The final twist is admittedly quite unexpected, but in the light of this revelation, a lot that has gone before does not make sense. The many twists and turns in the plot are more annoying than engrossing, and the terrible performances don’t ease the viewer’s burden at all. The best thing about Wajahh is the opening qawwali, which is tacked on and has no connection with the film, but is terrific all the same.

Shukriya

Anupam Sinha’s copy of Meet Joe Black has none of the original’s bitter-sweet, life-affirming qualities. In Shukriya, a London-based millionaire Karan Jindal (Anupam Kher) is on the verge of celebrating his sixtieth birthday with his loving wife (Rati Agnihotri) and two daughters, when he discovers he has very little time to live.

_Given material_
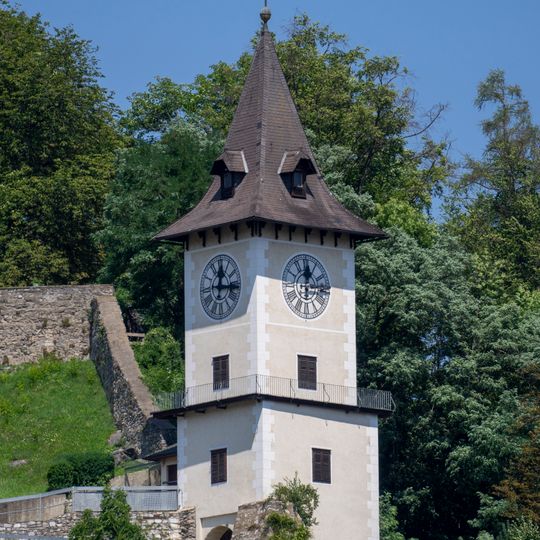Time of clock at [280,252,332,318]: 12:14
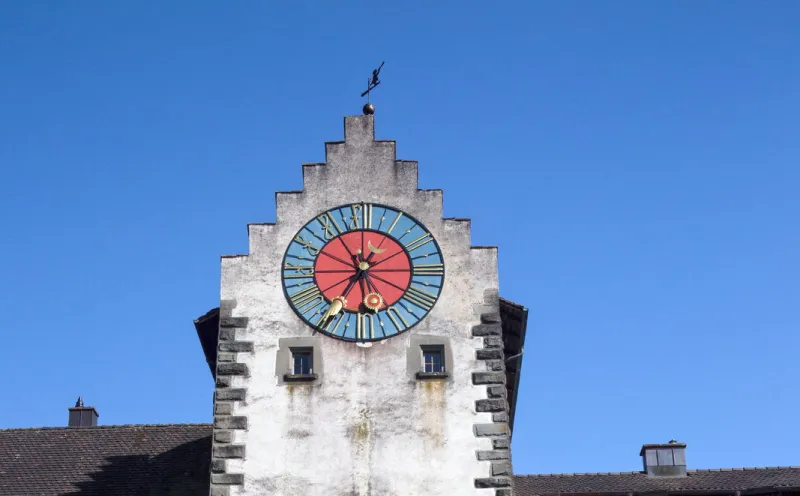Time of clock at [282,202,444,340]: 5:35
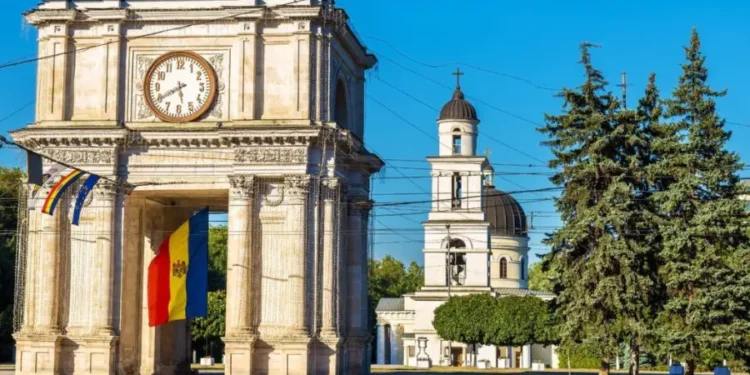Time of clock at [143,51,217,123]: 5:40
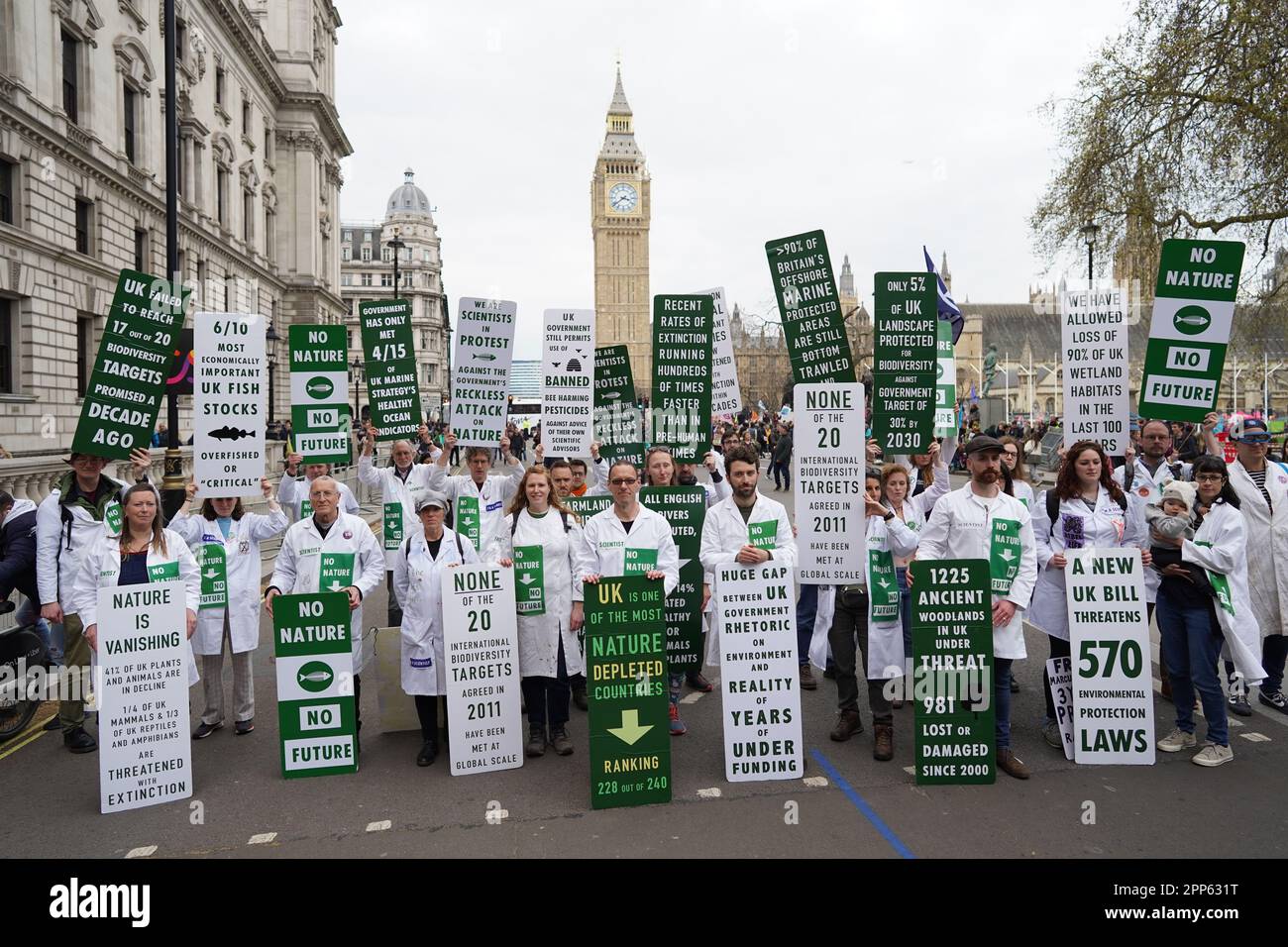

_To do_
• a. List every film title named in the film reviews.
• b. In the film reviews, why does much of what comes before the end of Wajahh stop making sense?
• c. Continue the film reviews from their last sentence.

_Answers given_
• a. Wajahh, Shukriya, Meet Joe Black

• b. The final twist reveals something unexpected. In light of that revelation, a lot of what happened earlier in the film no longer adds up.

• c.
He challenges Death to experience life as a human, and Rohan (Aftab Shivdasani) arrives at his doorstep. As singer Ricky, he had already fallen in love with Jindal’s younger daughter Sanam (Shriya Saran), now as Death he has to bear the pangs. Even in its Indianized form, the film misses all the heartrending moments of a man trying to enjoy his last days, and all the comic potential of Death learning to live and love.

Shukriya is a just a slow-paced dud, with Anupam Kher trying to hold it together--unsuccessfully. Aftab Shivdasani in the Brad Pitt role? No way he could have made it work. As for the leading lady, she is a simpering champ—she is supposed to be a doctor in the film, but if she does anything useful, it is painting her face!